> **PROBLEM STATEMENT**
Write down, unchanged, the entries from the first line through the line holding "United States, site archbold_FL-17.". Include no other line.

> **DATA SUPPLIED**
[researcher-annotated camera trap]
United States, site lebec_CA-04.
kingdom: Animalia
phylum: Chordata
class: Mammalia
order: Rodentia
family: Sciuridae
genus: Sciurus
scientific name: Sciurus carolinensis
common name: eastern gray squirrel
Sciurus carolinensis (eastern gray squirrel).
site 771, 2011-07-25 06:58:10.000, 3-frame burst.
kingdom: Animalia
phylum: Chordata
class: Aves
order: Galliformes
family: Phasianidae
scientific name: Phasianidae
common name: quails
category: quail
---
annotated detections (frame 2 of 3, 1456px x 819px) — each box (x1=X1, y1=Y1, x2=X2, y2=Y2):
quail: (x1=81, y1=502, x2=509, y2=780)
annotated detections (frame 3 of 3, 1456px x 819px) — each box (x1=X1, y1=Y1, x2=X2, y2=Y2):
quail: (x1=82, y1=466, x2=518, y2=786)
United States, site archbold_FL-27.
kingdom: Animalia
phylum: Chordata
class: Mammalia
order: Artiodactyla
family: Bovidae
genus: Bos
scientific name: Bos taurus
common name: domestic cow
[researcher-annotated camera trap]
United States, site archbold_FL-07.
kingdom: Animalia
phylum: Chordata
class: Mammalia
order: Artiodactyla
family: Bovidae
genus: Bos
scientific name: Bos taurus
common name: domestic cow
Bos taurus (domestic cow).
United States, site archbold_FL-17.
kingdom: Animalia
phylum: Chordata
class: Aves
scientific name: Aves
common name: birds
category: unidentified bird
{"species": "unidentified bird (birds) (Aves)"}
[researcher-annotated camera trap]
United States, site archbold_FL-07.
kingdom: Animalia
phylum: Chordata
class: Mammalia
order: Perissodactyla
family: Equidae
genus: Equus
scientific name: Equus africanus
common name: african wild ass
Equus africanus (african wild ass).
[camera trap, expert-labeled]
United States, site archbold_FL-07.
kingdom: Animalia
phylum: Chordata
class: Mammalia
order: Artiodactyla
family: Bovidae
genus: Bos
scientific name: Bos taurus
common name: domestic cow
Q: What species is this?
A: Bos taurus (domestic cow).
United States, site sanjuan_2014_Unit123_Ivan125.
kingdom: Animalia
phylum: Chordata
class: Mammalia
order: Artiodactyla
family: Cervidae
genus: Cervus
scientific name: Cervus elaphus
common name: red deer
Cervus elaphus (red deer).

> **SOLUTION FOR THIS EXERCISE**
[researcher-annotated camera trap]
United States, site lebec_CA-04.
kingdom: Animalia
phylum: Chordata
class: Mammalia
order: Rodentia
family: Sciuridae
genus: Sciurus
scientific name: Sciurus carolinensis
common name: eastern gray squirrel
Sciurus carolinensis (eastern gray squirrel).
site 771, 2011-07-25 06:58:10.000, 3-frame burst.
kingdom: Animalia
phylum: Chordata
class: Aves
order: Galliformes
family: Phasianidae
scientific name: Phasianidae
common name: quails
category: quail
---
annotated detections (frame 2 of 3, 1456px x 819px) — each box (x1=X1, y1=Y1, x2=X2, y2=Y2):
quail: (x1=81, y1=502, x2=509, y2=780)
annotated detections (frame 3 of 3, 1456px x 819px) — each box (x1=X1, y1=Y1, x2=X2, y2=Y2):
quail: (x1=82, y1=466, x2=518, y2=786)
United States, site archbold_FL-27.
kingdom: Animalia
phylum: Chordata
class: Mammalia
order: Artiodactyla
family: Bovidae
genus: Bos
scientific name: Bos taurus
common name: domestic cow
[researcher-annotated camera trap]
United States, site archbold_FL-07.
kingdom: Animalia
phylum: Chordata
class: Mammalia
order: Artiodactyla
family: Bovidae
genus: Bos
scientific name: Bos taurus
common name: domestic cow
Bos taurus (domestic cow).
United States, site archbold_FL-17.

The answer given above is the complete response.